▶ Do this: Arrange everything from the line containing "Which is more" down to the end of the records as a two-column CSV with the columns text and answer, one row per record. Put each value in a single quoted field and replace its line breaks with spaces.

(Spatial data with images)
--- Start ---

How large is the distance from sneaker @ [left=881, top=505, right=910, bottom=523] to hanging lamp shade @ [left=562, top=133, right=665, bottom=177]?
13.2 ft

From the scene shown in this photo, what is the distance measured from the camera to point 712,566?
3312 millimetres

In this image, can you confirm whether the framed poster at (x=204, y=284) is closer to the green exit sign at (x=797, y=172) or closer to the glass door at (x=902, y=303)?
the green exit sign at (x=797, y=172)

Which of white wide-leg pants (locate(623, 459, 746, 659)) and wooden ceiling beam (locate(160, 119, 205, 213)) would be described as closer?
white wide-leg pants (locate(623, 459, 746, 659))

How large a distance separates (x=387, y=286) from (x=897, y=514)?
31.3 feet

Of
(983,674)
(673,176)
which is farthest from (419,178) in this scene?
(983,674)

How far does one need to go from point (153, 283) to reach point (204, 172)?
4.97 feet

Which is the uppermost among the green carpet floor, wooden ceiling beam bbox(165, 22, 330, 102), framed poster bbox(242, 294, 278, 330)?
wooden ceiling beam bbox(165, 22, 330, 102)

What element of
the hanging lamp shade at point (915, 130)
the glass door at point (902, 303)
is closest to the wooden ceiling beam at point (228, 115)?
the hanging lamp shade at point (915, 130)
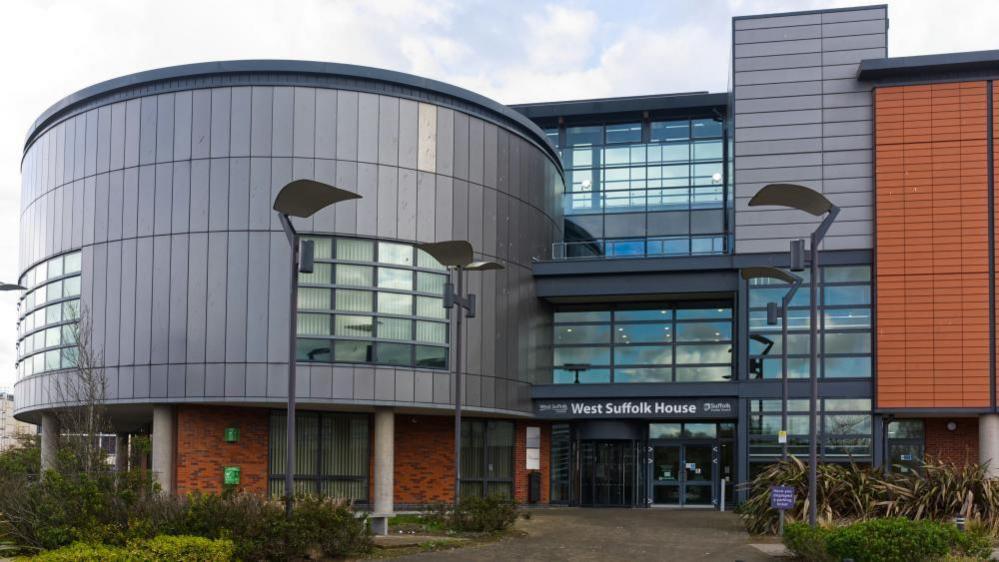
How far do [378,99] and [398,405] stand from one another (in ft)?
24.1

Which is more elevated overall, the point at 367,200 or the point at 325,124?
the point at 325,124

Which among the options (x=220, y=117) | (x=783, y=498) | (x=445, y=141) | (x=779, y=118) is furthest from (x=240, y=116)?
(x=779, y=118)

--- End ---

▶ The output:
text,answer
"Which is more elevated overall, the point at 367,200 or the point at 325,124?","the point at 325,124"
"Which among the options (x=220, y=117) | (x=783, y=498) | (x=445, y=141) | (x=779, y=118) is furthest from (x=240, y=116)?","(x=779, y=118)"